Last June, one year ago, I was still working at a temp job. Two, actually. One at a coffeeshop, the one I'd sworn up and down, on Hell and Earth, and more, to never return to. But when I was desperate, how quickly the pride, she does dissipate. The other was for an office, answering phones and filing. It was boring but decent money.

I gave myself the last week off, to plan, to pack, to worry, to say goodbye, all kinds of random things. I was worried about what I was getting into. I was excited about being in New Year. I was anxious about this new teaching thing.

But then I got just plain freaked out.

What the hell was I doing? Why was I moving three thousand miles away? I didn't know anyone! I didn't know anything! Certainly nothing about teaching! What if it was too hard? What if I hated it? What if I wanted to quit? What if I never found "my place" in the city? What if the whole thing was a stupid, idealistic move brought on by my seemingly-neverending quarterlife crisis? Surely taking this chance was better than staying at home, working two stupid jobs and being busy and a little bored?
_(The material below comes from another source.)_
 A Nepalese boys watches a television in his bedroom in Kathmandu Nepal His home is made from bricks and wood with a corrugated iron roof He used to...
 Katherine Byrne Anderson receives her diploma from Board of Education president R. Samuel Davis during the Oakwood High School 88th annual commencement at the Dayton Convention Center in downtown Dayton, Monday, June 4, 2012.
Which, truthfully, I considered for about two minutes. Because if I didn't do this "teaching" gig, what the hell else would I do? Will I never be a happy, well-adjusted, well-paid adult?

Guess what.

Twelve months later, I still have ALL those questions bouncing around in my head. Go figure.

--I really don't know why I moved three thousand miles away. I kept saying I wanted an adventure, something new. Well, fuck a duck, this has sure as hell been something new. Quite the damn adventure, definitely.
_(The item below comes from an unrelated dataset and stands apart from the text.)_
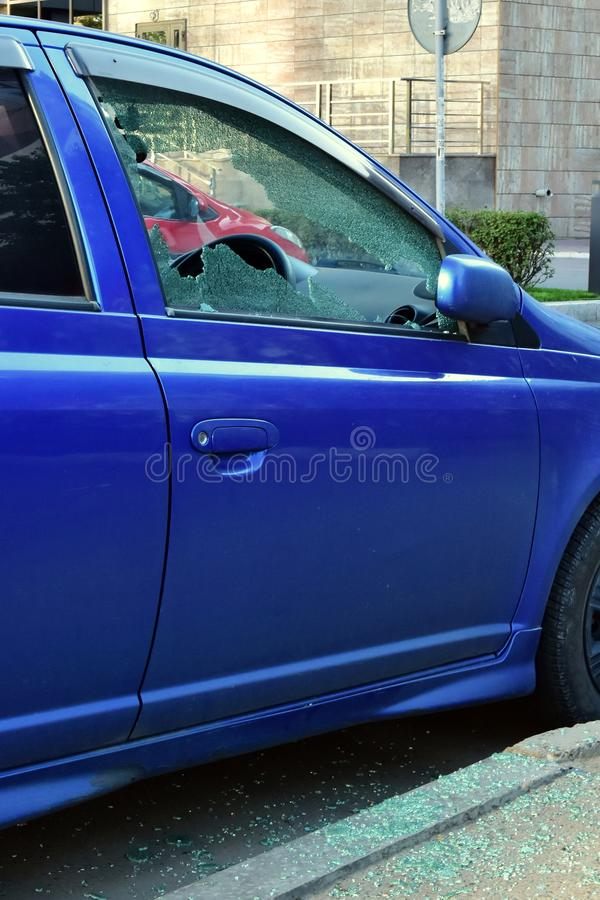Broken window from driver`s side. Attempt to steal bluecar. splinters of glass on asphalt royalty free stock photo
--I have definitely wanted to quit. It is to my own credit that only a few times has it really been a credible idea.

--I still know almost nothing about teaching, but amazingly, when I consider it objectively, I have improved muchly. I have helped a handful of students turn themselves around academically and a bit socially. (A few more have either escaped my encouraged, or actually regresssed, but I won't think about that.) I have made it almost entirely through one year of teaching. I have never (oh god, it's not over yet! Cross my fingers!) cried in front of my students. My classroom management, while still pretty minimal, is at least existent. I am thrilled about that!

--When people, including my own students, ask me if I like teaching, I roll my eyes and say dryly, ask me in a year. I don't think I hate the whole endeavor. God (and this blog) knows that I have hated a good number of individual days. The entire career/path/whatever, I really haven't decided if it's for me. I think that's because of the situation. I'm at a tough school, with very limited resources, albeit a nicely supportive administration behind me. I haven't found my inner "best teacher" yet, and I rather doubt that I will at this school. That is why all of my fantasies involve schools with nice, behaving students, computers in the classrooms, multiple copy machines, more teacher's choice funding, etc.
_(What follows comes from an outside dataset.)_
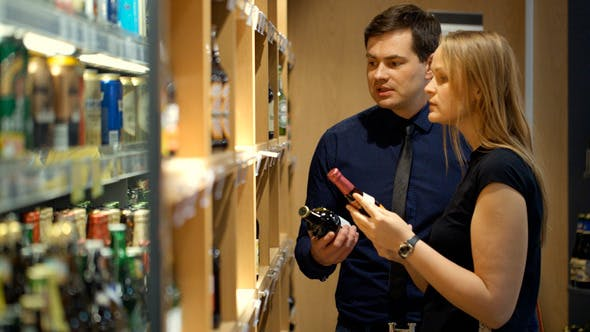 Thumbnail for Young Couple Choosing Wine In The Shop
--I still have not found "my place" in the city. However, I am also thrilled that I have made at least two friends at my school. I was beginning to wonder if I would be lonely and alone forever. While I am still alone almost all the time, I do see those women every day and we hang out occasionally outside of school. There are three or four more women who I've seen "on the outside" at least once at social functions, which is pretty cool.

--Was this an idealistic, youth-inspired path? You bet your ass it was. Education appeals to me. It's important to me and my life, and should be to all people, young and old. I love learning new things and I also love imparting knowledge. (Perhaps that's why my social life has always struggled; I'm a helpless know-it-all. At least in this capacity it's useful and even encouraged!) I never wanted to be a teacher because I loved children or really related to them very well. For that reason, I'm glad that I ended up in middle school. I don't have to talk baby talk or significantly dumb down my vocabulary. (Although, I have REALLY had to dumb down my vocabulary this year. I get such a thrill when I can talk to an adult with a complex lexicon.)

--Will I be a lifelong teacher? Almost certainly not. Will I teach for more than two years? Not sure yet. Somewhere between two and thirty years. Will I ever be a super, fantastic teacher that singlehandedly increases the scores of ninety percent of her students? I certainly hope so. I think that will take time, obviously, and resources of various types. Can I stick it out? Who the hell knows.


Greg said...

Jules, I recently found your blog and I'm enjoying it. I have taught for four years and let me tell you, it never gets easier (I don't mean to bring you down, but it's true). As you noticed, though, there are certain things that make it worthwhile. I hope you stick with it for a bit, because it is nice to see the changes in students. Anyway, hello.

Anna said...

Hey! I've been reading your blog anonymously for awhile. I'm also a NYC transplant Fellow, just finishing up my second year. I teach 1st grade so it's a little different but most of the school frustrations are still the same. But I guess what resonates for me today is still not having found "my place" in the city. Would love to get coffee or somethign sometime if you're interested.

Jules the Crazy said...

NOOO!! Don't tell me that, Greg! It's GOT to get a little better!
Awesome links on your blog, very nice. :)

Anna, I'm so glad that I'm not the only one! Shoot me an email, maybe we can meet up one of these sunny, muggy days.